Directed by Riccardo Freda.
With Anton Diffring, Valentina Cortese, Luigi Pistilli, Dagmar Lassander, Dominique Boschero, Werner Pochat, Renato Romano.
Here, Director Riccardo Freda serves up a wantonly sleazy - but also shamefully dreary - giallo.

Set in Dublin, a young woman's maimed body is found in the trunk of the Swiss Ambassador's car, her throat slashed and her face eaten away by acid.

Police detective John Norton (Pistilli) is assigned to investigate the case.
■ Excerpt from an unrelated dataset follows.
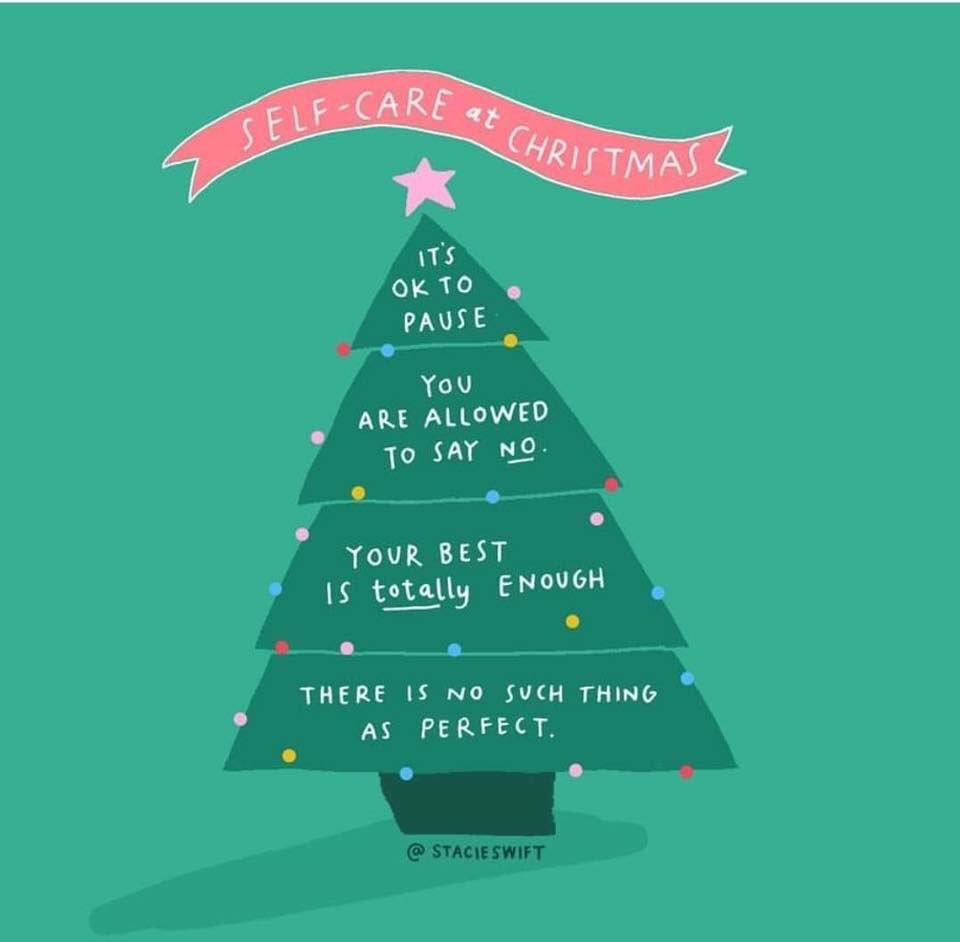 DanartsBarnett's tweet photo. Just remember self care at Christmas 🙏🏻😊♥️ https://t.co/5h9tks7zNi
But he soon finds his workload growing, as the unknown killer continues his bloody rampage of terror and bodies begin to pile up across the city.

Could the Ambassador's sexy daughter Helen (Lassander) somehow be involved with the slayings? Or how about the politico's disgruntled, depressed wife (Cortese)?

The bewildering storyline features many of the typical giallo conventions, but there are way too plot holes and loose ends that will leave you running for your score card.

It's true that Freda dots the landscape with heavy doses of the red stuff (he does create a greasy enough mood), but Iguana gets mired in its own pit of oil and never becomes either unique or captivating.

The often lauded Freda (who gave us 1957's I Vampiri and 1962's Horrible Secret of Dr. Hichcock) should have delivered better.

Watchable, but banal.

Italian: L'Iguana dalla lingua di fuoco.